Short task —
Repeat the material in full. Keep every line exactly as it is.

Supplied material —

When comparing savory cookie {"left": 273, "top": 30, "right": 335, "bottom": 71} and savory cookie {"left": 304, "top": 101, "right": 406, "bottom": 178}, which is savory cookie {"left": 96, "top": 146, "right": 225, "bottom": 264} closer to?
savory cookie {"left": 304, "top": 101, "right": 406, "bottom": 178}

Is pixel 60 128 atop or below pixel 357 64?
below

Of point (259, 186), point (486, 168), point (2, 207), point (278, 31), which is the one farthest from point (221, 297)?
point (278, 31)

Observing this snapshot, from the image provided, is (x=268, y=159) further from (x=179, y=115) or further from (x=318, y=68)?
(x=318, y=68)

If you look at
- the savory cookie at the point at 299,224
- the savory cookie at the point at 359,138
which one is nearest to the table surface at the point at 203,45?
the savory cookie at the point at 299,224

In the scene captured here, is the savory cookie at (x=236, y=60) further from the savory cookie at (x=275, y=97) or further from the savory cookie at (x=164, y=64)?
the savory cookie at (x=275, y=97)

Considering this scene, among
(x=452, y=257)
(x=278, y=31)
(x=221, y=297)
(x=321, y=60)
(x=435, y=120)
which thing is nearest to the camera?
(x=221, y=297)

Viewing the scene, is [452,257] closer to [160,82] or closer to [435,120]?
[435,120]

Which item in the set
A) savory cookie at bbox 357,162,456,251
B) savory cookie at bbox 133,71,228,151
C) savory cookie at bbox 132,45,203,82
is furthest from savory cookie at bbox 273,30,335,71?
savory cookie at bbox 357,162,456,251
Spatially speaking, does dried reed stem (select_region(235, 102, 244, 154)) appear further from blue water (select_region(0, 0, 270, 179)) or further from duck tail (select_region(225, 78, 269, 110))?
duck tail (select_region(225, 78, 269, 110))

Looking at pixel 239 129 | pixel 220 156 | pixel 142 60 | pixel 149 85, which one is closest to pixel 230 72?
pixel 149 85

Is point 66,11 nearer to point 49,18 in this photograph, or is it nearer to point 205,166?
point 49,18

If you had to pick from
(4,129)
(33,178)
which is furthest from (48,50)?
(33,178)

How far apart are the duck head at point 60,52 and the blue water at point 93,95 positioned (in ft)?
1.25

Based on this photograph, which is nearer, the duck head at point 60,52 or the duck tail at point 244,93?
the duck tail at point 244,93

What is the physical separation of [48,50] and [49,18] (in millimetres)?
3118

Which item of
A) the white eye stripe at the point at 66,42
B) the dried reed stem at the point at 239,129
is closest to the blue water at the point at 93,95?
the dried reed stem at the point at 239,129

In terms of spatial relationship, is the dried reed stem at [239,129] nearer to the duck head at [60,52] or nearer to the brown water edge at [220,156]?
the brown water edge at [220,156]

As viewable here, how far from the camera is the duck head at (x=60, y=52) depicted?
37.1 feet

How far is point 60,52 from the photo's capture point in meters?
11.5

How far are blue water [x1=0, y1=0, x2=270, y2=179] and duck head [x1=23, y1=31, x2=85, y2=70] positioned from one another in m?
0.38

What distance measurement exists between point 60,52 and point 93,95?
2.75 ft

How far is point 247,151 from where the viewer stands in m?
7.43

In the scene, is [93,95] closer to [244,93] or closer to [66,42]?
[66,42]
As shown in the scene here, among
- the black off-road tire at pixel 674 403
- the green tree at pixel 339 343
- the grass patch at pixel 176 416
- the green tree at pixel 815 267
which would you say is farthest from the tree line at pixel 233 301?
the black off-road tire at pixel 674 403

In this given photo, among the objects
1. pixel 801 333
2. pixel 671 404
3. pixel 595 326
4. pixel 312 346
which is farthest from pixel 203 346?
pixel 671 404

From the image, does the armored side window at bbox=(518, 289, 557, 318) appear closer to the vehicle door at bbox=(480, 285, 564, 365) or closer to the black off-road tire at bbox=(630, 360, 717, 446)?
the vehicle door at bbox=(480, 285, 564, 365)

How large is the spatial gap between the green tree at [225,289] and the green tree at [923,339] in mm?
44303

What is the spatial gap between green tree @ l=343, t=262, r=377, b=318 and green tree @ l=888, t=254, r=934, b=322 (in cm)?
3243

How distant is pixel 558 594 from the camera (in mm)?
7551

Answer —
When comparing savory cookie {"left": 273, "top": 30, "right": 335, "bottom": 71} and savory cookie {"left": 304, "top": 101, "right": 406, "bottom": 178}, which is savory cookie {"left": 96, "top": 146, "right": 225, "bottom": 264} closer to?
savory cookie {"left": 304, "top": 101, "right": 406, "bottom": 178}

Is pixel 60 128 atop or below pixel 357 64?
below

Of point (259, 186), point (486, 168), point (2, 207), point (278, 31), which is the one farthest from point (221, 297)?
point (278, 31)

Observing this snapshot, from the image provided, is (x=268, y=159) further from (x=179, y=115) or further from (x=318, y=68)?
(x=318, y=68)

If you look at
- the savory cookie at the point at 299,224
- the savory cookie at the point at 359,138
which one is nearest to the table surface at the point at 203,45?
the savory cookie at the point at 299,224

In the scene captured here, is the savory cookie at (x=236, y=60) further from the savory cookie at (x=275, y=97) or further from the savory cookie at (x=164, y=64)?
the savory cookie at (x=275, y=97)

Considering this scene, among
(x=452, y=257)
(x=278, y=31)
(x=221, y=297)
(x=321, y=60)
(x=435, y=120)
which thing is nearest to the camera?
(x=221, y=297)

Viewing the scene, is [452,257] closer to [160,82] or closer to [435,120]?
[435,120]

Which item in the set
A) savory cookie at bbox 357,162,456,251
B) savory cookie at bbox 133,71,228,151
C) savory cookie at bbox 132,45,203,82
is furthest from savory cookie at bbox 273,30,335,71?
savory cookie at bbox 357,162,456,251
Spatially speaking, does dried reed stem (select_region(235, 102, 244, 154)) appear further from blue water (select_region(0, 0, 270, 179)) or further from duck tail (select_region(225, 78, 269, 110))?
duck tail (select_region(225, 78, 269, 110))

Looking at pixel 239 129 | pixel 220 156 | pixel 142 60 | pixel 149 85, which one is closest to pixel 230 72?
pixel 149 85

Is point 66,11 nearer to point 49,18 in this photograph, or is it nearer to point 205,166?
point 49,18

If you had to pick from
(4,129)
(33,178)
which is furthest from (48,50)?
(33,178)

How far apart are the duck head at point 60,52 and the blue water at point 93,95 positioned (in ft)?
1.25

Based on this photograph, which is nearer, the duck head at point 60,52 or the duck tail at point 244,93?
the duck tail at point 244,93

What is the physical separation of [48,50] and [49,18] (in millimetres)?
3118

Which item of
A) the white eye stripe at the point at 66,42
B) the dried reed stem at the point at 239,129
is closest to the blue water at the point at 93,95?
the dried reed stem at the point at 239,129

In terms of spatial relationship, is the dried reed stem at [239,129] nearer to the duck head at [60,52] or nearer to the brown water edge at [220,156]?
the brown water edge at [220,156]

As viewable here, how far from the camera is the duck head at (x=60, y=52) depicted?
37.1 feet

How far is point 60,52 from the photo's capture point in meters?
11.5

How far are blue water [x1=0, y1=0, x2=270, y2=179] and duck head [x1=23, y1=31, x2=85, y2=70] positioned from one another in m?
0.38

What distance measurement exists between point 60,52 and point 93,95?
2.75 ft

How far is point 247,151 from where the viewer stands in m?
7.43

In the scene, is [93,95] closer to [244,93] or closer to [66,42]?
[66,42]
As shown in the scene here, among
- the black off-road tire at pixel 674 403
- the green tree at pixel 339 343
- the grass patch at pixel 176 416
- the green tree at pixel 815 267
which would you say is farthest from the tree line at pixel 233 301?
the black off-road tire at pixel 674 403

In this given photo, among the objects
1. pixel 801 333
2. pixel 671 404
3. pixel 595 326
4. pixel 312 346
which is farthest from pixel 203 346?
pixel 671 404

From the image, does the armored side window at bbox=(518, 289, 557, 318) appear closer to the vehicle door at bbox=(480, 285, 564, 365) or closer to the black off-road tire at bbox=(630, 360, 717, 446)?
the vehicle door at bbox=(480, 285, 564, 365)

How large is the spatial gap between the green tree at [225,289] and the green tree at [923,339] in mm?
44303

What is the spatial gap between green tree @ l=343, t=262, r=377, b=318 and green tree @ l=888, t=254, r=934, b=322 (in cm)?
3243

How distant is pixel 558 594 from the camera (in mm)?
7551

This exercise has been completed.